AIB 24 hour online will let you set up e.g. ESB as a payee on your account and then you can just go online whenever you wish and pay however much you want to them. ESB do not contact your bank at any time.

Sybil


----------



## TarfHead (10 Sep 2010)

Brendan Burgess said:


> I agree with getting rid of cheques.
> 
> But I like cash. I get infuriated when I just want to pay €1.80 for my Irish Times and the guy ahead of me is buying his paper and 20 Major with a Laser Card.
> 
> I would actually switch my custom to a shop which had a cash only lane.


 
This is another alternative. I heard about it in a briefing a couple of years ago and was surprised it hasn't been rolled out in the 'First World' yet.

As I understand it, people in the scheme can make payments to each other by text message, i.e. transferring prepaid phone credit from one number to another.


----------



## DB74 (10 Sep 2010)

Mrs Vimes and roker have answered your query. I bank with Ulster Bank and I set up ESB & Bord Gais etc as payees and then I determine when and how much I pay them.

Electronic payment is probably the correct term, as opposed to debit.

Apologies for any confusion


----------



## mmclo (16 Sep 2010)

TarfHead said:


> This is another alternative. I heard about it in a briefing a couple of years ago and was surprised it hasn't been rolled out in the 'First World' yet.
> 
> As I understand it, people in the scheme can make payments to each other by text message, i.e. transferring prepaid phone credit from one number to another.


 
Featured on Newsnight a while back, pretty amazing that Africa etc. leading the way. Seems that countries with poor infrastructure just skipping a few phases and going straight to this!


----------



## Brussels (16 Sep 2010)

MugsGame said:


> . I know I have the right to dispute a DD after the fact, but the institution and utillity company are much more likely to listen to me if I have yet to pay the bill. Also an unlucky billing error on one DD could clear out my current account.
> 
> Dear Mugsname
> You actually have the right to dispute a DD before the fact. If you receive a utility bill (advance notice) and you are not happy with the amount to be debited you can instruct your bank to refuse the DD. This is enshrined in legislation and is part of the Direct Debit Guarantee


----------



## Mpsox (16 Sep 2010)

Firstly, in regards to this, we should remember where the report came from, namely a bank that is closing many of it's branches and refusing to accept cheques and cash over it's own counters in the future, this is not an unbiased report.
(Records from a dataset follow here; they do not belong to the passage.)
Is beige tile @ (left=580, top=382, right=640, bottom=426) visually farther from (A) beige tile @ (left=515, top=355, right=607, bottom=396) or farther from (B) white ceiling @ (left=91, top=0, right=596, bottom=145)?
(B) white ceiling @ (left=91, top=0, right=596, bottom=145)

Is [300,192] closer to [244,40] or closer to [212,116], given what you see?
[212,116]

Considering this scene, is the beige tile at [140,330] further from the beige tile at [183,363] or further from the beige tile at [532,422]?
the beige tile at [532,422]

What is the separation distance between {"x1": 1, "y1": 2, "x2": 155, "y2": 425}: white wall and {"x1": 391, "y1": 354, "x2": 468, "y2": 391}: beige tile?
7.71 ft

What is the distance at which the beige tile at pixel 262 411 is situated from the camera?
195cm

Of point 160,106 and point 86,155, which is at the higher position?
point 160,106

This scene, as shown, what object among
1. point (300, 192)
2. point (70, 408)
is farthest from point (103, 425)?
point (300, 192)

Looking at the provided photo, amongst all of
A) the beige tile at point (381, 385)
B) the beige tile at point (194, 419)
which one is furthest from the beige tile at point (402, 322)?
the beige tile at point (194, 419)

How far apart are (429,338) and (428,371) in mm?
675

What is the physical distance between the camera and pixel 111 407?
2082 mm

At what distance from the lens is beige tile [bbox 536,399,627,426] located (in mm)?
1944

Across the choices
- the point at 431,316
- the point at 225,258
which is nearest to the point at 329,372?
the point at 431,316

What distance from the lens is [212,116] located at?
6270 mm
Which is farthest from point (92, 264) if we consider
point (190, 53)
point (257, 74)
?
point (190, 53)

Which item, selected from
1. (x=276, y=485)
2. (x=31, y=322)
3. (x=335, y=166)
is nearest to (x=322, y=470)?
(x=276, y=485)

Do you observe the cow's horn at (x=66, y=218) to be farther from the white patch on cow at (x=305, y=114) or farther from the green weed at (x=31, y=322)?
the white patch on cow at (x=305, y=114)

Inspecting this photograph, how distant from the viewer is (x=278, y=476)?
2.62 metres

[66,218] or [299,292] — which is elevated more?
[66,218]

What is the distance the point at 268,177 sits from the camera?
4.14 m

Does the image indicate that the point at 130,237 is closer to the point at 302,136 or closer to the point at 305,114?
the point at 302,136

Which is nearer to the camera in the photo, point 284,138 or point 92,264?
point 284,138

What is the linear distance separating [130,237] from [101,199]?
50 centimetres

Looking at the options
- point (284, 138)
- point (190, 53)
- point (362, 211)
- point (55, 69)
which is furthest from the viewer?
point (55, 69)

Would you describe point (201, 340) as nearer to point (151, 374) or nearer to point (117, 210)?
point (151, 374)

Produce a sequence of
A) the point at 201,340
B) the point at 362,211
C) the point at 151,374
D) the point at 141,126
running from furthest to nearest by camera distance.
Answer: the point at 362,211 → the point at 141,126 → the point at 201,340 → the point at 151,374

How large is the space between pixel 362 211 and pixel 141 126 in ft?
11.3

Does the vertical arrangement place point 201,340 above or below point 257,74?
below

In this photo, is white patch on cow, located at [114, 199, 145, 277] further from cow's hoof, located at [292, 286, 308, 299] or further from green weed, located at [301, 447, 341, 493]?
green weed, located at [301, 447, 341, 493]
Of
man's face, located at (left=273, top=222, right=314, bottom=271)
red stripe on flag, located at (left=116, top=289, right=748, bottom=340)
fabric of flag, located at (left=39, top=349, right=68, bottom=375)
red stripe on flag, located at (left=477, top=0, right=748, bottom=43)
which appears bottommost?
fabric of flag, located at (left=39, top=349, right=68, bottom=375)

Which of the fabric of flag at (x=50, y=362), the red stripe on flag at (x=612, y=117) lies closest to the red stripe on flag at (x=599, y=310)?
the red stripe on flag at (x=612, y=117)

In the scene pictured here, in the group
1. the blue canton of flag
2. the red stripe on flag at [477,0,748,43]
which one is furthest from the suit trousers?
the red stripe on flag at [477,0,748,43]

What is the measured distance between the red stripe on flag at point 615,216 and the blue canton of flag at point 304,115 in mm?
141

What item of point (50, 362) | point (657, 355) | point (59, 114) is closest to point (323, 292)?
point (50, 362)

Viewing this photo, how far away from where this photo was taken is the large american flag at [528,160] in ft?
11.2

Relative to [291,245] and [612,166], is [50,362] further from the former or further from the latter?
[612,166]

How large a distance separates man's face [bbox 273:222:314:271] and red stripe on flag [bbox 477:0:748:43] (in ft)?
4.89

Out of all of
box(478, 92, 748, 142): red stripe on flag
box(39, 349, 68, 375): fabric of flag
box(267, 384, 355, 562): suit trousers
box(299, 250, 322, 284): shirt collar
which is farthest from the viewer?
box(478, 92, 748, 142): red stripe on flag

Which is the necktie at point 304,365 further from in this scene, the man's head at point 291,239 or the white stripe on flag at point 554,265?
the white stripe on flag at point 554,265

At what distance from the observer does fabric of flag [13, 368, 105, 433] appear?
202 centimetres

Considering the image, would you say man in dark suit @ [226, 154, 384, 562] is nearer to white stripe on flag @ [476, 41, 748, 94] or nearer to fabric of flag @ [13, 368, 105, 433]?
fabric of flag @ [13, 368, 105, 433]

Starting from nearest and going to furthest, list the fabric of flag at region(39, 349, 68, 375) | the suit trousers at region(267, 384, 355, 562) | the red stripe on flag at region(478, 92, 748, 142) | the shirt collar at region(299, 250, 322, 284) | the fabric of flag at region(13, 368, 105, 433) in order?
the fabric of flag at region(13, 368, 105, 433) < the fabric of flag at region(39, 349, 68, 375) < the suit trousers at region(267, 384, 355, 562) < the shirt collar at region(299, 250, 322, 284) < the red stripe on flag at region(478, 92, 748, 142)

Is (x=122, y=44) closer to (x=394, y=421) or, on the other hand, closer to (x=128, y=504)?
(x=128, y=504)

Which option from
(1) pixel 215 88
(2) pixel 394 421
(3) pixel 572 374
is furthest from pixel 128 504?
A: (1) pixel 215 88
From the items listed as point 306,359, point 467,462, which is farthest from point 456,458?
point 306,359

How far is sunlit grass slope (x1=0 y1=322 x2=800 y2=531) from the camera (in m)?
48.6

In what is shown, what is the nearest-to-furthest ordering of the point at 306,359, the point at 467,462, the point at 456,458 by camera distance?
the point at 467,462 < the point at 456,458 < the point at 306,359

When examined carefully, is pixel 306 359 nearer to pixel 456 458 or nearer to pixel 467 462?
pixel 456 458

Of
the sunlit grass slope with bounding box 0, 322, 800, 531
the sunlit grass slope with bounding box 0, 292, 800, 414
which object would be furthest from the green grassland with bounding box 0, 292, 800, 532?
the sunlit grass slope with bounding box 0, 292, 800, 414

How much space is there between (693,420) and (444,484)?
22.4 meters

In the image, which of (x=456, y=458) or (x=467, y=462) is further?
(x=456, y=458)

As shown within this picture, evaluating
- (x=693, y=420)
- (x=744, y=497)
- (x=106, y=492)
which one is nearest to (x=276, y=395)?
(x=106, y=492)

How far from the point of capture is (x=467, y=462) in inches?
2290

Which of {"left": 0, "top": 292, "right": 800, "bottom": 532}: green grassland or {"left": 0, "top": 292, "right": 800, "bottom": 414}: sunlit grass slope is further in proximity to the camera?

Secondly, it's easy to say that savings can be made in terms of bank cashiers etc, but that is another way of saying that hunderds, if not thousands of people could loose their jobs. Who is going to be paying for those?, the taxpayer via social welfare payements

Thirdly, since CHIP and PIN was introduced, the protection given to account holders for dubious transactions has been greatly reduced, if you query a possible fraudulent transaction, first standard response from the bank is that you must have allowed your PIN to be seen/copied in some way or had it writen down. Invariably, the customer has to push strongly to get reimbursed.


This report also does not go into the significant investment required to move to a cashless society. Laser and card payments are too slow, especially at peak periods. . Imagine paying for your morning paper and everyone was paying by card, how long would it take you to get served and out. Fees are often incurred as well by the retailer, driving up costs which they are already passing on for web transactions, eg Ryanair and Ticketmaster.

I'm not saying the move to less cash and cheques is not a bad thing, however it is far from the panacea that NIB paint it out to be


----------